That driving piano you hear is the work of Alfredo Rodriguez. The classically-trained pianist and composer left Cuba for the U.S. seven years ago. He's been mentored abuse by music legend Quincy Jones.

(SOUNDBITE OF SONG, "KALEIDOSCOPE")

GANAVYA: (Singing in foreign language).

SHAPIRO: Rodriguez has just released his third album. It's called "Tocororo," named after Cuba's national bird. Music critic Michelle Mercer says the album's songs go well beyond his home country.

(SOUNDBITE OF ALFREDO RODRIGUEZ SONG, "TOCORORO")

MICHELLE MERCER, BYLINE: Leaving Cuba opened up the world to Alfredo Rodriguez, and globalism is most of what you hear on "Tocororo." There's flamenco and tango and Bach. There's also an international cast of musicians.

(SOUNDBITE OF SONG, "TOCORORO")

GANAVYA: (Vocalizing).

MERCER: Most enchantingly, the Indian singer Ganavya person who soars over Rodriguez's piano trio here on the title track.

(SOUNDBITE OF SONG, "TOCORORO")

GANAVYA: (Vocalizing).

MERCER: What distinguishes Rodriguez's globalism is his ability to both compose and perform into a kind of ecstasy.

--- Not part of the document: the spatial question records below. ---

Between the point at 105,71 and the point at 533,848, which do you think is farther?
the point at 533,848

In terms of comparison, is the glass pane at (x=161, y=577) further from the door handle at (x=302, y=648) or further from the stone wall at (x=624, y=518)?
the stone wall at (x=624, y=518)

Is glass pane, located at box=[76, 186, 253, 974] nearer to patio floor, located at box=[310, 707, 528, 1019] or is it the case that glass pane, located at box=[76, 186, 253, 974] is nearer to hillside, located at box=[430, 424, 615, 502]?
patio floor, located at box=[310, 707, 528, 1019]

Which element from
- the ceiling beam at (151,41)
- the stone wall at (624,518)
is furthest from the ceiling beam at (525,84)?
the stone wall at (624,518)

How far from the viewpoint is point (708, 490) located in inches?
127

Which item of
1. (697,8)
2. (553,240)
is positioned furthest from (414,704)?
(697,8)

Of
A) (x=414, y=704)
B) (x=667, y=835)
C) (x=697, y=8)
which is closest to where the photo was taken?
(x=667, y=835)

Like most Cuban musicians, he can handle polyrhythms, and he uses them like a kaleidoscope, combining and shifting meters to bring new reflections and moods to his music.

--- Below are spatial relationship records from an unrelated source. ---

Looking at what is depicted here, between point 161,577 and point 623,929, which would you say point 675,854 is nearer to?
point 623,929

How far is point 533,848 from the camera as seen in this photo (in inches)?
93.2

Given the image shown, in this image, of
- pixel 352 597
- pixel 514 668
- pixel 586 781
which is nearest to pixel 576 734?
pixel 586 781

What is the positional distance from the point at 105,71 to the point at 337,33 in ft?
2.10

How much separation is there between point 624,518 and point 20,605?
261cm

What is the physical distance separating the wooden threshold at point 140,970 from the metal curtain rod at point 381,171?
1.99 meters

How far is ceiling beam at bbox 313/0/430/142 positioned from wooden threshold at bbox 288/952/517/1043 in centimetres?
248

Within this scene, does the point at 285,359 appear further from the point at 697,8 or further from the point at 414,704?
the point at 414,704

(SOUNDBITE OF ALFREDO RODRIGUEZ SONG, "TOCORORO")

MERCER: When Rodriguez does look back to Cuba on this album, it's with songs that are not so familiar abroad. The '90s hit "Sabanas Blancas" is a love song to Havana and the emblematic white sheets that hang on its balconies.

(SOUNDBITE OF SONG, "SABANAS BLANCAS")

IBEYI: (Singing) Habana, mi gran habana, costumbre de darle una vuelta a la ceiba de noche.

MERCER: In Rodriguez's inventive arrangement, his thumping piano groove repeats under the duo Ibeyi's Afro-Cuban vocals.

IBEYI: (Singing) Habana, si mis ojos te abandonaran, si la vida me desterrara a un rincon de la tierra...

MERCER: The music develops parallel to the song's lyrics, gaining force and dimension, verse and verse. Rodriguez isn't nostalgically dreaming about home here, but he wants to create a musical ritual powerful enough to conjure Havana right there in the recording studio.

Alfredo Rodriguez's "Tocororo" is equal parts sophistication and sincerity. It's a prodigiously talented Cuban embracing the wider world of music. Best of all, the album resonates with the possibility of all the other new music we'll discover as Cuba itself open up to the world.

(SOUNDBITE OF SONG, "AY, MAMA INES")

RICHARD BONA: (Singing) Ay, Mama Ines...

SHAPIRO: Michelle Mercer reviewed Alfredo Rodriguez's recording "Tocororo."